Sí, tenemos dos grandes edificios pendientes, las facultades de Educación y Medicina. Afortunadamente, el proyecto de la facultad de Educación ya está en licitación y esperamos tenerlo listo para finales de año. En el caso de Medicina, estamos terminando de evaluar el nivel de solidez del terreno donde iría ubicado el nuevo edificio para también sacar a concurso la redacción del proyecto y tenerlo disponible a comienzos del próximo año. Los recursos económicos para Medicina los obtuvimos del Cabildo de Tenerife gracias al retraso en la entrada de las clases y, en el caso de Educación, vamos a financiar la facultad con recursos propios.

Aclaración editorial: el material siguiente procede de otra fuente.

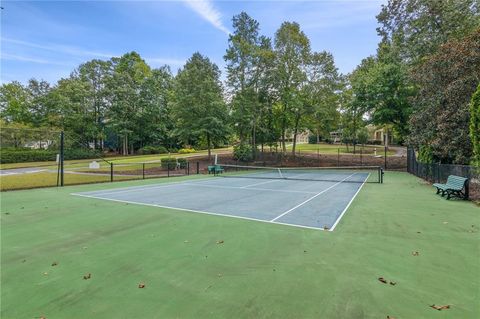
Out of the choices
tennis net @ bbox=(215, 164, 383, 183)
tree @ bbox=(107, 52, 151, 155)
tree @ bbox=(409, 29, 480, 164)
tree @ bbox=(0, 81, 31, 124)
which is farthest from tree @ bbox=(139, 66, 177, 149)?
tree @ bbox=(409, 29, 480, 164)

«Un año después de salir de la ULL, el 63% de nuestros titulados está trabajando, por lo que podemos afirmar que el mercado es capaz de absorber a la mayor parte de los egresados»

¿Y qué pasa con el resto de infraestructuras de la ULL?

Estamos trabajando para hacerlas un poquito más confortables porque son edificios que tienen una edad media-alta y, aunque a nivel estético son magníficas, hay que cuidar la parte funcional. Además, hemos tenido que hacer frente a un invierno especialmente insistente, lo que ha sometido a nuestros edificios a un test de estrés extra. Por eso, hemos implementado medidas preventivas en el Campus de Guajara y, en cuanto termine el mal tiempo, vamos a mejorar muchísimo.

Durante estos tres años ha fomentado especialmente el área cultural de la ULL con diferentes iniciativas. ¿Qué tienen preparado para los próximos tres años?

Este año tenemos un proyecto que tiene que ver con el Día del Libro, y habrá actividades diversas durante todo el año. El próximo año lo vamos a dedicar a la Generación del 27, precisamente porque vamos a conmemorar el centenario del nacimiento de la etapa moderna de nuestra universidad y la Generación del 27 nació ese mismo año. Tenemos un programa ambicioso, pero también estamos colaborando con muchas instituciones, como con la Sinfónica de Tenerife, que vuelve así al Paraninfo, donde inició sus ensayos cuando se fundó.

«El invierno especialmente insistente ha sometido a nuestros edificios a un test de estrés extra y, por eso, hemos implementado medidas preventivas en el Campus de Guajara»

A día de hoy, ¿volvería a presentarse como candidato a rector?

Sin duda, sí. Estoy muy satisfecho por lo que he hecho, porque yo he venido para servir a esta universidad pública y, haciéndolo, tengo clarísimo que también estoy sirviendo a la sociedad. Tengo vocación de servicio.